» **Records provided**:
■ ■ ■ ■

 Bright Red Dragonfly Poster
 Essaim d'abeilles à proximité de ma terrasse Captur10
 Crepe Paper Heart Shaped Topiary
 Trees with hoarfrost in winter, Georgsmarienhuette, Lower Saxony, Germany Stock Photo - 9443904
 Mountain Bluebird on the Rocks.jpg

■ ■ ■ ■

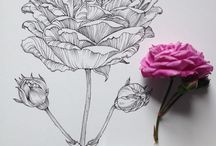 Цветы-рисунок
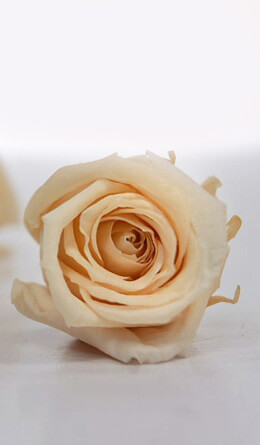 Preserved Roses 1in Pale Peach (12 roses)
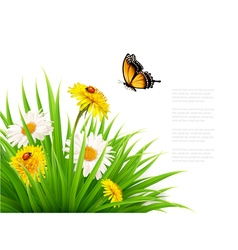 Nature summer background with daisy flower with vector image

■ ■ ■ ■

» **Task requirements**: Copy the lines of the data above exactly as written, beginning with the line containing "Bright Red Dragonfly Poster" and ending with the line containing "Mountain Bluebird on the Rocks.jpg", and leave out all other lines.

» **Task response**:
 Bright Red Dragonfly Poster
 Essaim d'abeilles à proximité de ma terrasse Captur10
 Crepe Paper Heart Shaped Topiary
 Trees with hoarfrost in winter, Georgsmarienhuette, Lower Saxony, Germany Stock Photo - 9443904
 Mountain Bluebird on the Rocks.jpg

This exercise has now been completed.